Extracted text: Begin

I would call your local 4H. Around me you don't have to have registered animals for 4H. Only need a scrapies tag or tattoo.


----------



## Emzi00 (May 3, 2013)

In my 4h the goats don't need to be registered, but either need a scrapies tag in their ear or a tattoo and identification papers that match the tattoo. You could always have them tattooed and get a certificate of identification from the ADGA. A good way to find 4h clubs is to go to the local fair, or if you know anyone in 4h you could join their club


----------



## enchantedgoats (Jun 2, 2013)

Again registration requirements may be differnt in your state, but if you dont have a registration you do have to have a id paper from adga to show grade goats, but if you are going to spend the money for the id paper it is cheaper to register them with IDGR, I know this only because we went through alot of red tape to get the grade nigerians able to show we ended up doing both until we found out that theIDGR papers were more acceptable than the ID papers. I cant say enough good about IDGR as they were so easy to deal with especially compared to ADGA, and I'm an ADGA member too!!


----------



## caprine crazy (Jun 12, 2012)

Usually they don't have to be registered. but call your county extension agent and they can tell who to call for the goat club and whatnot. And FYI in most areas if you have a doe that is infertile (not able to breed) you cannot show her. Unless you have pet class you can show her in.


----------



## LamanchaAcres (Jan 11, 2013)

At our fair/4h club its a must that any show dairy goat animal is to be registered.


----------



## Gary_and_Ash (Aug 9, 2013)

At my fair, females with pygmy and Nigerian are allowed. So are purebred Nigerians. 4-h fees cost about $50.


----------



## HoosierShadow (Apr 20, 2010)

I'm in KY and here, they have to be registered breeding stock, or tagged as market animals or commercials meat does. I would certainly call your county extension office, and get a hold of the 4-H leader to get information, since it's different everywhere you go. 
In our area, Boer goats/meat goats rule the roost, but there are also a lot of dairy goats, most are large breed, I've yet to see a Nigerian dwarf here at the shows. Yet, in other places/states dairy goats are very very popular.


----------



## goathiker (Apr 14, 2011)

Last I knew you do not have to have registered stock at all. Only Scrapies ID. Just go to your County Extension service. They will direct you to the clubs and such. Dairy goats are not popular at our fair but, are at others. Now is a good time to join. The county fairs are over pretty much so, you'll have a year to learn what you need to do.


----------



## enchantedgoats (Jun 2, 2013)

yes but the Scrapies ID has to correspond to an ID paper issued by ADGA ($13) or an IDGR grade reg paper ($5) which you can upgrade to american in 3 gens same as adga. they are the only registry that takes grade nigerians, this 4-H er has grade nigerians so it would make sense to register with IDGR. Dont you agree goat hiker?













h


----------



## enchantedgoats (Jun 2, 2013)

Gary_and_Ash said:


> At my fair, females with pygmy and Nigerian are allowed. So are purebred Nigerians. 4-h fees cost about $50.


 holy smokes thats high! here 4-H is a dollar a year. there are no entry fees for 4-H fairs but the fair will charge for camping space. It varies from fair to fair about providing hay and bedding. Our county fair provides breakfast everyday for the 4-h members.


----------



## goathiker (Apr 14, 2011)

Here 4-H is free and no the scrapies tags only have to show herd of origin. Oregon only follows USDA guidelines. We don't add a bunch more to it.


----------

Extracted text: End
Source material: Begin

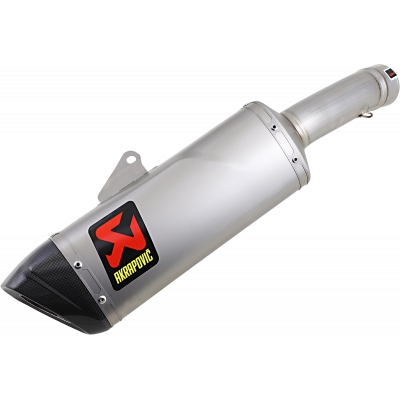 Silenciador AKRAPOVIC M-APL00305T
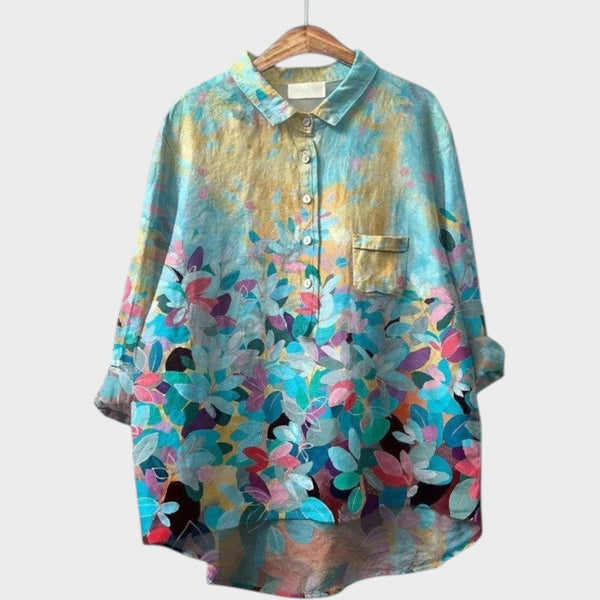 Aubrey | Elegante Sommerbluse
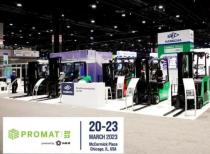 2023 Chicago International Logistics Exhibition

Source material: End

Task set.
#1 Could you reproduce the 4-H goat thread from "## LamanchaAcres (Jan" up to and including "(Aug 9, 2013)"?
#2 Which usernames appear as post headers in the 4-H goat thread? List each one once.

Answers to the problems.
#1
## LamanchaAcres (Jan 11, 2013)

At our fair/4h club its a must that any show dairy goat animal is to be registered.


----------



## Gary_and_Ash (Aug 9, 2013)

#2
- Emzi00
- enchantedgoats
- caprine crazy
- LamanchaAcres
- Gary_and_Ash
- HoosierShadow
- goathiker